SAN FRANCISCO (dpa) – They are installed in banks and shops, in the Fisherman’s Wharf tourist district of San Francisco and in the city hall. More than 100 of these easy-to-use lifesavers are waiting and ready in the West Coast city if passers-by fall ill.
The small defibrillator machines are marked with a heart and a flash of lightning and are conspicuous in places used by the public.
A defibrillator helps prevent death from cardiac arrest by delivering an electric shock to help reestablish normal contraction rhythms in a heart that is not beating properly.
They are relatively cheap and easy to use. Even a child could help save a life in an emergency.
Each year around 25,000 people die in the United States of a sudden heart attack, the American Heart Association says.
Abnormal heart rhythms are the most common cause of these cardiac arrests. The most serious cardiac rhythm disturbance is ventricular fibrillation, where the lower chambers quiver and the heart cannot pump any blood.
Collapse and sudden death follows unless medical help is provided immediately.
Karen Strain, of the Heart Association in San Francisco, said: “With every minute that treatment is not provided with an electric shock the victim’s chances of survival sink by 10 per cent.”

### Problem 1:
Translate this sentence from the article on San Francisco's defibrillators into Spanish: "The small defibrillator machines are marked with a heart and a flash of lightning and are conspicuous in places used by the public."
### Problem 2:
Using the article on San Francisco's defibrillators, explain why a victim of cardiac arrest needs an electric shock without delay.
### Problem 3:
Answer from the article on San Francisco's defibrillators:
(a) How many defibrillators are ready for use in San Francisco?
(b) According to the American Heart Association, about how many people in the United States die of a sudden heart attack each year?
(c) Which two symbols mark the machines?

### Data listing:
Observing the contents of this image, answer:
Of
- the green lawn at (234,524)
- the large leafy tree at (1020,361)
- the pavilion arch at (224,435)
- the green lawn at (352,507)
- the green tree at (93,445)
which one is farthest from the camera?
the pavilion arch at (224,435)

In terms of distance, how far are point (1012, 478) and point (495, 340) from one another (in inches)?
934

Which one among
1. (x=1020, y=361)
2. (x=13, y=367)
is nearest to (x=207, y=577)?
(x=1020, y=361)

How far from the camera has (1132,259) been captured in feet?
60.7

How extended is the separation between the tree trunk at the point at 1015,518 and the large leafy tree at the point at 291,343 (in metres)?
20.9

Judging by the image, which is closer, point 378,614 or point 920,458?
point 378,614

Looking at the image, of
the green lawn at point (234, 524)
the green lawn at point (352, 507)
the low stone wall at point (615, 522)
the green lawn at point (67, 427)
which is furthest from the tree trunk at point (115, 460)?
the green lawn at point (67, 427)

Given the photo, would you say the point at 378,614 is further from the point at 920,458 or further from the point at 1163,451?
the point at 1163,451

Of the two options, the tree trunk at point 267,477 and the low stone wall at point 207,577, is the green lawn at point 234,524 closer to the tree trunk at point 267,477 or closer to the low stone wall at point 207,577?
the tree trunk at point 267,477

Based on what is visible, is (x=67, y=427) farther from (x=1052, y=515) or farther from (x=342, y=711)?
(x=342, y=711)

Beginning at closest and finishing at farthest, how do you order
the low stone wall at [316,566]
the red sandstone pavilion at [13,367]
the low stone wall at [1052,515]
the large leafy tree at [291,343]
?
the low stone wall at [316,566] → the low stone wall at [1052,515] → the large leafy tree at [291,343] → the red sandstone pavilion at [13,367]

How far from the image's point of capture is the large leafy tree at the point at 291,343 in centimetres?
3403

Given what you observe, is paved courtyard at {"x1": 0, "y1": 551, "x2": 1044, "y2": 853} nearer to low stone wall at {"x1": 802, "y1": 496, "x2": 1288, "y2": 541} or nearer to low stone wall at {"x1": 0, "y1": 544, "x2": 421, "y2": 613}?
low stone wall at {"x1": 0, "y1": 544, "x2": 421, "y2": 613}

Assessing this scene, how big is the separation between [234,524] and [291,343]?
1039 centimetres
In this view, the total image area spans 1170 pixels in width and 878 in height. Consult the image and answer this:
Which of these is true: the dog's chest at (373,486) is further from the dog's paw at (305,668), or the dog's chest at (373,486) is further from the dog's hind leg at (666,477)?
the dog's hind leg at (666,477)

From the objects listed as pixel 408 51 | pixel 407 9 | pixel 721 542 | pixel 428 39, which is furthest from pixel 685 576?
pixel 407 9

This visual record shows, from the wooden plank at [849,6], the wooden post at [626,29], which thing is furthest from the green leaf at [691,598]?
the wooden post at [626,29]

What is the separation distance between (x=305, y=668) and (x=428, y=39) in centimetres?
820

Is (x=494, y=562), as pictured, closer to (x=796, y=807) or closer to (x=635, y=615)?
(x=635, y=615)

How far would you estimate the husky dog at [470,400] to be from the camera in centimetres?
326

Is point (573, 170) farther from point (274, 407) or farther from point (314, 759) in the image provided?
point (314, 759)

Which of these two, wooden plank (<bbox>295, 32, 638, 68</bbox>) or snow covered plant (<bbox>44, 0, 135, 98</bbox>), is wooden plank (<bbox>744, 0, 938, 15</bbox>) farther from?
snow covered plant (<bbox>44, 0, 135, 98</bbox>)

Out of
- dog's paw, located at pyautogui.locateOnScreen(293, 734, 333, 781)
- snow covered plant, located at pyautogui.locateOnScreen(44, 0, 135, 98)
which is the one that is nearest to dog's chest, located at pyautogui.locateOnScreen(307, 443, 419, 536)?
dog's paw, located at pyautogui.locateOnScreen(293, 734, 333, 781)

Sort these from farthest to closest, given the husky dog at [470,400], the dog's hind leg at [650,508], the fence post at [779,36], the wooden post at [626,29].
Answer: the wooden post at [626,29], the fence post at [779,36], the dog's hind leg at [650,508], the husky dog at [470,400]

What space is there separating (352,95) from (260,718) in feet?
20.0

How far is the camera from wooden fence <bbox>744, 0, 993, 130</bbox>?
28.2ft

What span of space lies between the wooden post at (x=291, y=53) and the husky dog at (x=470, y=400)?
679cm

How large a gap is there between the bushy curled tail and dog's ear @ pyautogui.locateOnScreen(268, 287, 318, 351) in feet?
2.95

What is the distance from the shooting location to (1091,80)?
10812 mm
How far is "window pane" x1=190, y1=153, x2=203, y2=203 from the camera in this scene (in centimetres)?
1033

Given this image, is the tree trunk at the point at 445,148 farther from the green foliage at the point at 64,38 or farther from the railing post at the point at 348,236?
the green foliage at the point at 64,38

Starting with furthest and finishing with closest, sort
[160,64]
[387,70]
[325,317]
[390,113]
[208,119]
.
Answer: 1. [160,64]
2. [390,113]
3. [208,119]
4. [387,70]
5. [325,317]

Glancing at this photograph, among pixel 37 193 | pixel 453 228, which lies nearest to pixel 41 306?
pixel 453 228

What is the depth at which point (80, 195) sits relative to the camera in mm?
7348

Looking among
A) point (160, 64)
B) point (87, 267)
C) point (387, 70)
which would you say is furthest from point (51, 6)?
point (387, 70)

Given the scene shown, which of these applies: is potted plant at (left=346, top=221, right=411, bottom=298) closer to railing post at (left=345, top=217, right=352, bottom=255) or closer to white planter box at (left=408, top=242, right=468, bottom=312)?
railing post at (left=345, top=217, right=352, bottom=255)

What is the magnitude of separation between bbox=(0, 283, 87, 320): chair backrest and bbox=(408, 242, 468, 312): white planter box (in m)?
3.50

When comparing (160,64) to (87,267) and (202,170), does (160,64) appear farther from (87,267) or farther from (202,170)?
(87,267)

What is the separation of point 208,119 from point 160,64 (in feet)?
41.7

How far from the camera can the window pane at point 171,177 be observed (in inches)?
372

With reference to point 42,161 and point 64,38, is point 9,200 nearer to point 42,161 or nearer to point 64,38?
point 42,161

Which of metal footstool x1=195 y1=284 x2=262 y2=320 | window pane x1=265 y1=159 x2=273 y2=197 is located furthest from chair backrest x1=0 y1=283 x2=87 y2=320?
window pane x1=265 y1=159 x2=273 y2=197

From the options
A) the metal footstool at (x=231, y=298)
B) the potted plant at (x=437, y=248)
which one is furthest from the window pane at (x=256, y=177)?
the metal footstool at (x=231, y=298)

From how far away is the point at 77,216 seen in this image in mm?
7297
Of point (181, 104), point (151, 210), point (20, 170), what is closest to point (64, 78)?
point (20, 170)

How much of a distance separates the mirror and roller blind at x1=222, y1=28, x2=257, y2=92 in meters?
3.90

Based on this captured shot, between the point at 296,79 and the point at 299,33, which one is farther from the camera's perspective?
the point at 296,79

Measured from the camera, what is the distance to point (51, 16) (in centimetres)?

### Task solution 1:
Las pequeñas máquinas desfibriladoras están marcadas con un corazón y un rayo, y son muy visibles en los lugares de uso público.

### Task solution 2:
Collapse and sudden death follow unless medical help is given immediately. Karen Strain of the Heart Association in San Francisco says that each minute without treatment by an electric shock lowers the victim's chances of survival by 10 percent.

### Task solution 3:
(a) More than 100.
(b) Around 25,000.
(c) A heart and a flash of lightning.